Александр Францкевич: «У меня появилась уверенность в собственных силах»
Александр Францкевич, прийдя в Правозащитный центр «Вясна» в день освобождения из Ивацевичской колонии № 22, первым делом попросил бумагу и конверты, чтобы написать письма друзьям. Это занятие постоянно прерывалось звонками и визитами журналистов с поздравлениями и расспросами о трех годах в неволе политзаключенного, осужденного по «делу анархистов». Кое-что Александр рассказал и в интервью для сайта «Вясны».
Александр, в интервью, которые Вы успели дать в первые часы после освобождения, ни на что не жалуетесь. Неужели всё было так гладко?
- Конечно, не всё так гладко. Я просто считаю, что та атмосфера страха, которая создается в нашем обществе – ее не нужно укреплять. То есть, с одной стороны, конечно, нужно рассказывать о репрессиях в отношении людей, которые находятся за решеткой – и политзаключенных, и просто заключенных. Но, с другой стороны, тем самым создается тотальная атмосфера страха в нашем обществе… Я не хочу участвовать в этом. Не хочу запугивать людей, чтобы они затем думали: а что же будет со мной, если я попаду в тюрьму – ведь меня там сломают… Возможно, у некоторых людей есть неуверенность по поводу себя, и я не хотел бы способствовать тому, чтобы их что-то отпугивало от гражданской активности. Я считаю, что если у человека есть убеждения и принципы, то он все это выдержит. Во всяком случае, я угрозы своей жизни там не видел.
То есть, целенаправленные попытки сломать вас вы на себе ощутили?
- Да, конечно. И на себе ощутил и наблюдал со стороны. Если в отношении меня это касалось каких-то решений «сверху» (это не было связано конкретно с моими отношениями с администрацией колонии), то я видел такие же примеры воздействия и на других людей, связанные с их конфликтами с начальником колонии, с заместителем начальника колонии. Люди просто занимали принципиальную позицию в некоторых моментах, кто-то даже писал жалобы и за это их довольно серьезно прессовали.
Что из того, что уже к счастью осталось позади, было самым сложным?
- Самым сложным для меня было предательство моих друзей в самом начале, когда я полностью рассчитывал на их принципиальность, а они оказались не теми, кем хотели казаться. Ну и, конечно, когда уже началась тема помилования - изоляция от других заключенных, когда вокруг меня создавались такие условия, тоже было тяжело.

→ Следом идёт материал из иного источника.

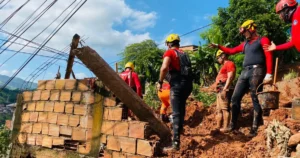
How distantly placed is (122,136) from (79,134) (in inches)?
38.5

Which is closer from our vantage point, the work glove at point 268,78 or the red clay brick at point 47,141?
the work glove at point 268,78

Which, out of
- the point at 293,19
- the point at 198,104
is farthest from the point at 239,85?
the point at 198,104

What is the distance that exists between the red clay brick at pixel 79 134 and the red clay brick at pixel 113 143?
57cm

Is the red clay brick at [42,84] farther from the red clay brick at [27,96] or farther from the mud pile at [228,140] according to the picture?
the mud pile at [228,140]

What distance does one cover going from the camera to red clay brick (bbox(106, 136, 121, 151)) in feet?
15.1

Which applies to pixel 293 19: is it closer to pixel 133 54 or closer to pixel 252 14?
pixel 252 14

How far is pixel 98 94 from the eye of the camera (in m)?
5.01

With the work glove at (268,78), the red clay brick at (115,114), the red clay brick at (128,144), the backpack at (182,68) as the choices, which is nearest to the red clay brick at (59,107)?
the red clay brick at (115,114)

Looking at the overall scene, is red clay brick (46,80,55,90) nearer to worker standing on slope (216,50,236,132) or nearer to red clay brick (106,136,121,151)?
red clay brick (106,136,121,151)

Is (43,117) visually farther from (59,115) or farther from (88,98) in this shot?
(88,98)

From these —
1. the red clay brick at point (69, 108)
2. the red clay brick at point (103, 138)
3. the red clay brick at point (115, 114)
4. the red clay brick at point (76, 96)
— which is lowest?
the red clay brick at point (103, 138)

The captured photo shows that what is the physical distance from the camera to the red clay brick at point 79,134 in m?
5.09

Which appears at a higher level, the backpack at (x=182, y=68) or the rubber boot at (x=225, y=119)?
the backpack at (x=182, y=68)

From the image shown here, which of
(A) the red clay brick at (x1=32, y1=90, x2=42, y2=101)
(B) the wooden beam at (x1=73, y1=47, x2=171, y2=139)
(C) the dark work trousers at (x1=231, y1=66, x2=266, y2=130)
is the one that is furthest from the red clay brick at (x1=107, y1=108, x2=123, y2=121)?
(A) the red clay brick at (x1=32, y1=90, x2=42, y2=101)
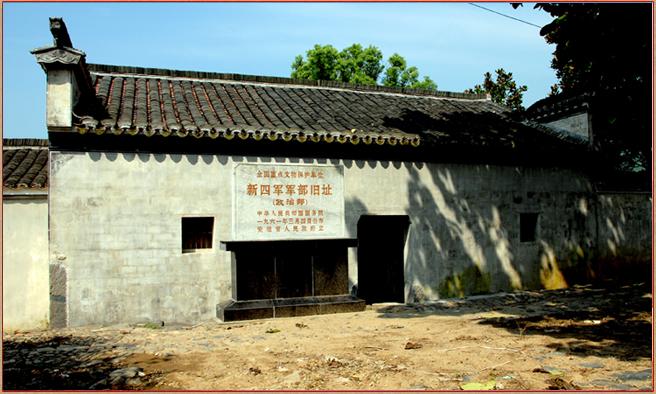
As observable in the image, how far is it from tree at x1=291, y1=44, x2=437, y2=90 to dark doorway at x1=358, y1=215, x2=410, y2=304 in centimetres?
1862

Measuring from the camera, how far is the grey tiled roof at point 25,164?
30.5 feet

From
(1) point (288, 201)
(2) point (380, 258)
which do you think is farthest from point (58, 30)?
(2) point (380, 258)

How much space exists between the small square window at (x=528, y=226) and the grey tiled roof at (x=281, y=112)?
1795 mm

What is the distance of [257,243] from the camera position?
360 inches

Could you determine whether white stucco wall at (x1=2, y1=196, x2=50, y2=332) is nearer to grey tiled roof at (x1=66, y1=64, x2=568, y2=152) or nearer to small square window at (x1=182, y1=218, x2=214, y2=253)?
grey tiled roof at (x1=66, y1=64, x2=568, y2=152)

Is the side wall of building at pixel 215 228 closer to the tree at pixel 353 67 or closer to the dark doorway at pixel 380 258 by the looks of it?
the dark doorway at pixel 380 258

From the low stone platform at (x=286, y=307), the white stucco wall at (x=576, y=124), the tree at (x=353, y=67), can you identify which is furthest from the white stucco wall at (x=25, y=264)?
the tree at (x=353, y=67)

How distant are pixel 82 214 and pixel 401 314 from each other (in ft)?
19.0

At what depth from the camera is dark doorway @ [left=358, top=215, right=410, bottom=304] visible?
11172 millimetres

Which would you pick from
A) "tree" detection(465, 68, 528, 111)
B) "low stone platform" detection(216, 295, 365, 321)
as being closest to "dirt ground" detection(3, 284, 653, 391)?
"low stone platform" detection(216, 295, 365, 321)

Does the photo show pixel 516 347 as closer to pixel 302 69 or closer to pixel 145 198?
pixel 145 198

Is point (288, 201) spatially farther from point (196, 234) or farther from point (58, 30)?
point (58, 30)

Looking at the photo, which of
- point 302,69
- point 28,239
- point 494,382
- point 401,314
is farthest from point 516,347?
point 302,69

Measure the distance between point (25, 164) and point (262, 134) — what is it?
15.3 feet
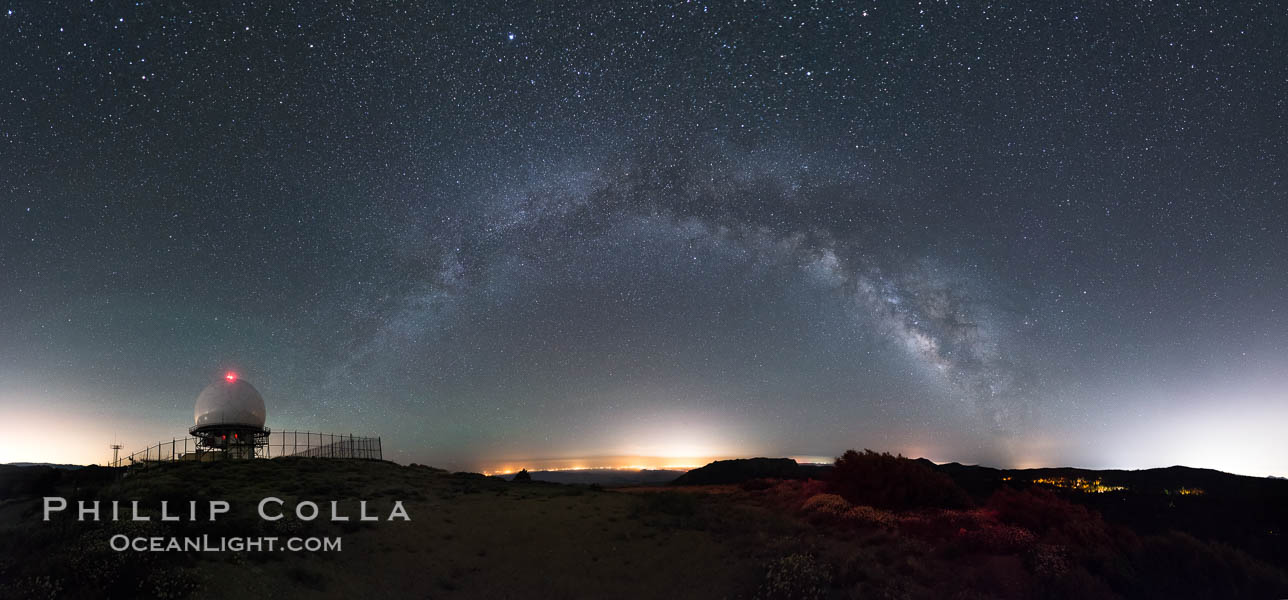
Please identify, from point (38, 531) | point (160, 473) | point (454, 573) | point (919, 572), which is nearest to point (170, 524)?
point (38, 531)

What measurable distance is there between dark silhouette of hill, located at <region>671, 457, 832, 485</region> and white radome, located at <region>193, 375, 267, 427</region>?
30.1m

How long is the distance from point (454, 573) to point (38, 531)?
25.6 ft

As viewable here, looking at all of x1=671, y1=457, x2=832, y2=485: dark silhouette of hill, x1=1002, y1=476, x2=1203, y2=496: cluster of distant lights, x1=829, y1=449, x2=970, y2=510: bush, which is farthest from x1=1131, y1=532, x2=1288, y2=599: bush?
x1=671, y1=457, x2=832, y2=485: dark silhouette of hill

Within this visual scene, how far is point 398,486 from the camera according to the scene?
2656 cm

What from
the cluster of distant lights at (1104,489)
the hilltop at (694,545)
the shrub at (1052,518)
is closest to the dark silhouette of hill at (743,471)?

Но и в начале следствия и в колонии оставались люди, с которыми я был дружен, несмотря ни на что. Несмотря на изоляцию, на все эти способы давления, были люди, которые оставались людьми, и я помню о них.
В колонии Вы ощутили на себе, что такое быть «политическим»?
- Да. У Солженицына есть такая трактовка, по которой политический – это тот, кто может отказом от своих убеждений получить свободу. Я полностью разделяю это, я на себе это ощутил, потому что мне это предлагали.
А если говорить об отношении со стороны заключенных, то восторженность какую-то это вызывало разве в среде коммерсантов, то есть осужденных по экономическим статьям. Они интересуются общественной жизнью, политикой, и, конечно, нам было интересно общаться. А в массе своей зэки циничны, любую идею они ставят в рамки собственной выгоды, не могут поверить в то, что человек может искренне придерживаться каких-то взглядов, иметь какую-то гражданскую позицию. Для них все это либо казалось фарсом, либо вообще они этому никакого значения не придавали. Там господствует своя идеология. Тем более, мой анархизм, отрицающий власть… Ведь какая разница – власть администрации или власть вора. Я ничем не мог заинтересовать основную массу зеков.
Вы отслеживали судьбы остальных политзаключенных?
- Конечно. Я читал о них в газетах, интересовался у тех, с кем переписывался. Ведь у всех нас общая судьба, несмотря на различия в политических взглядах. И, конечно, я сопереживал им, несмотря на идеологические расхождения. Какие-то моменты характеров тех же Статкевича, Автуховича, Дашкевича мне импонируют, они мне симпатичны.
В неволе у вас было время покопаться в себе. Нашли что-то ранее не известное в себе самом?
- Конечно. Это даже выразилось в том, что я на чал писать. Я и раньше пробовал, но никак не удавалось закончить. А когда был в лагере, особенно в ПКТ [помещение камерного типа – ред.], смог что-то написать, и это, как мне известно, опубликовано. Хоть вряд ли у меня есть литературный талант, я все-таки технарь, программист. Но в любом случае для меня такой опыт был интересен. Я за это время прочел много литературы. Расширил горизонты своего сознания, можно сказать. И, конечно, у меня появилась уверенность в собственных силах. Я понял, что ничего сверхгероического не требуется, чтобы противостоять этой системе, просто нужно действительно верить в то, что ты говоришь.